** Opening Available records block **

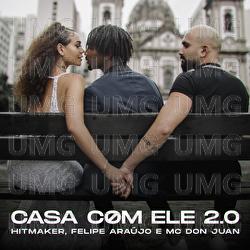 Casa Com Ele - HITMAKER, Felipe Ara&uacute;jo, MC Don Juan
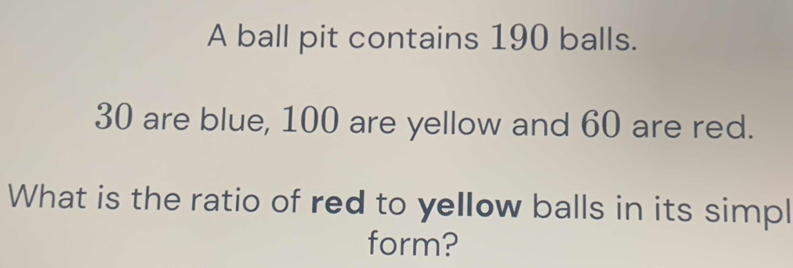 A ball pit contains 190 balls.
30 are blue, 100 are yellow and 60 are red. 
What is the ratio of red to yellow balls in its simpl 
form?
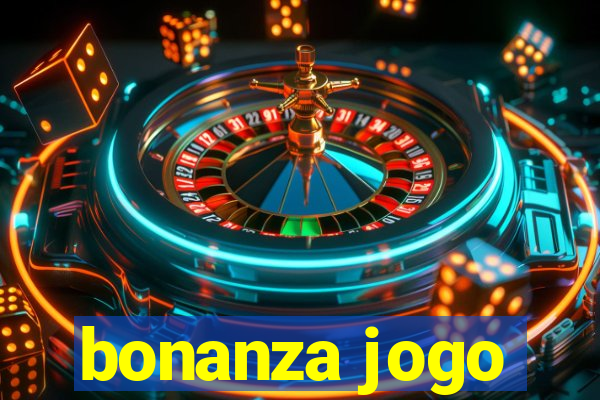 bonanza jogo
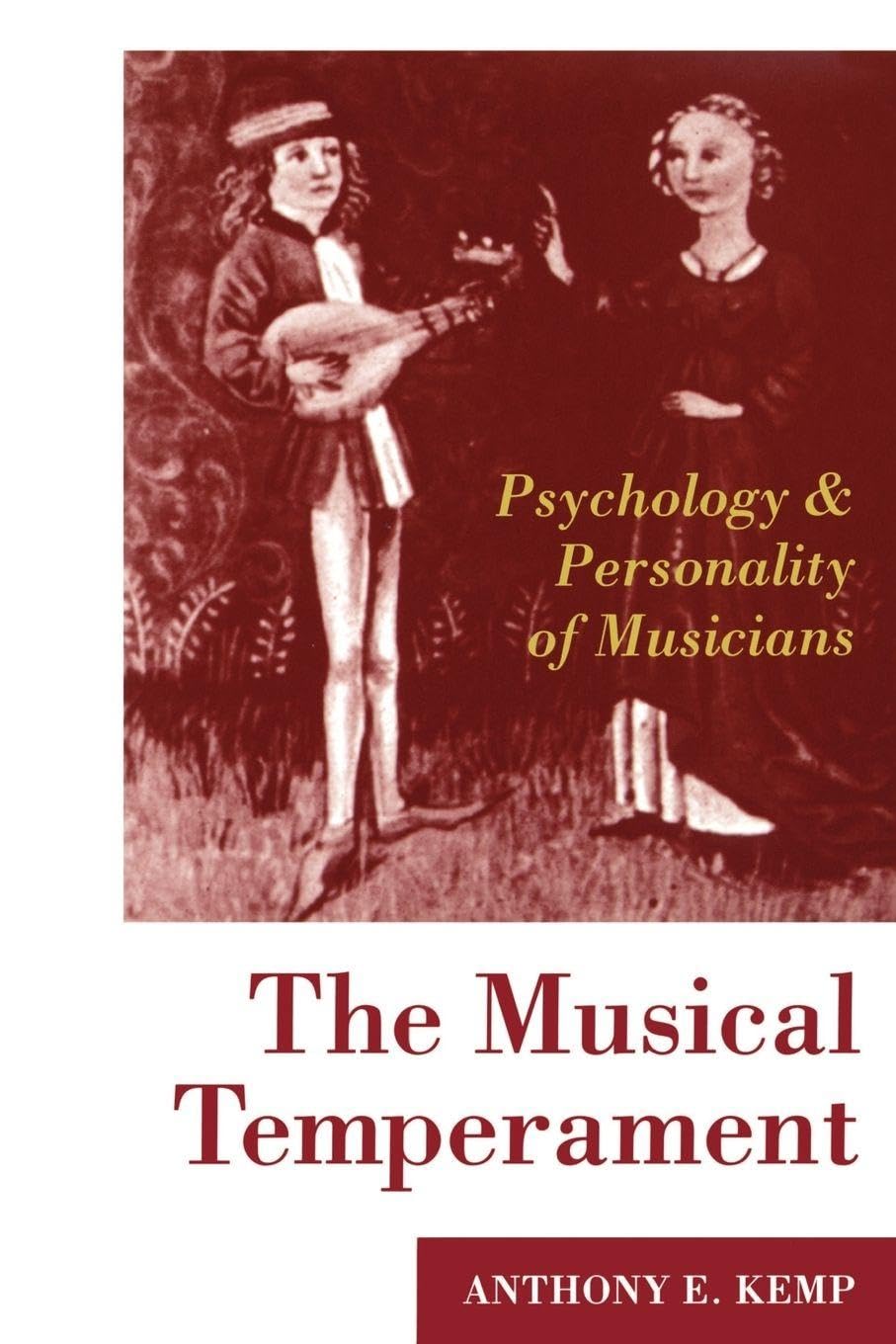 The Musical Temperament: Psychology and Personality of Musicians Business, Finance & Career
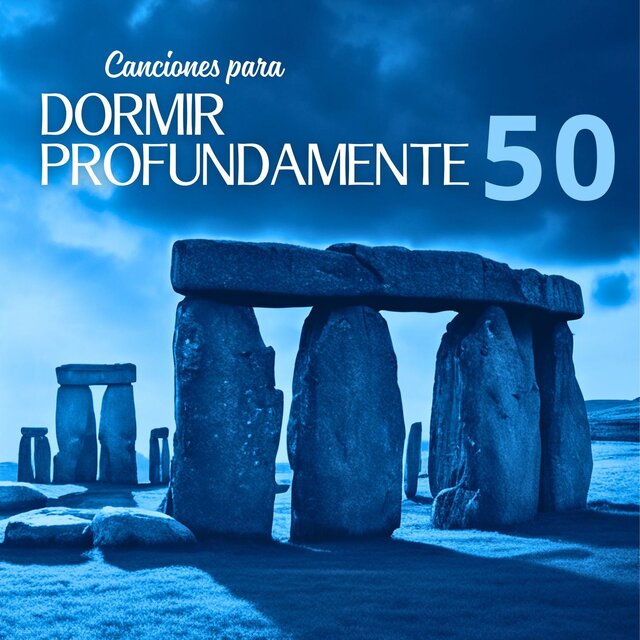 50 Canciones para Dormir Profundamente - Música para Relajar el Cuerpo, la Mente, el Alma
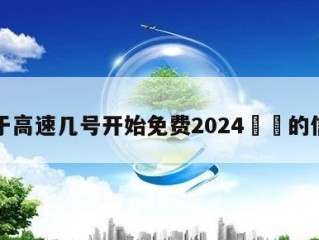 关于高速几号开始免费2024㊙️的信息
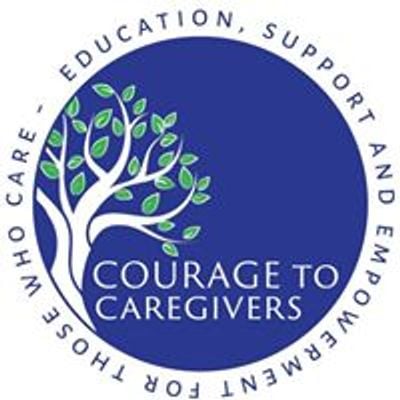 Courage to Caregivers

** Closing Available records block **

Task objective. Recast every line of the listing above as a Markdown table with the columns Line and Text, numbering the rows and skipping blank lines. Leave the pictures out.

Output below.
| Line | Text |
|---|---|
| 1 |  Casa Com Ele - HITMAKER, Felipe Ara&uacute;jo, MC Don Juan |
| 2 |  A ball pit contains 190 balls. |
| 3 | 30 are blue, 100 are yellow and 60 are red.  |
| 4 | What is the ratio of red to yellow balls in its simpl  |
| 5 | form? |
| 6 |  bonanza jogo |
| 7 |  The Musical Temperament: Psychology and Personality of Musicians Business, Finance & Career |
| 8 |  50 Canciones para Dormir Profundamente - Música para Relajar el Cuerpo, la Mente, el Alma |
| 9 |  关于高速几号开始免费2024㊙️的信息 |
| 10 |  Courage to Caregivers |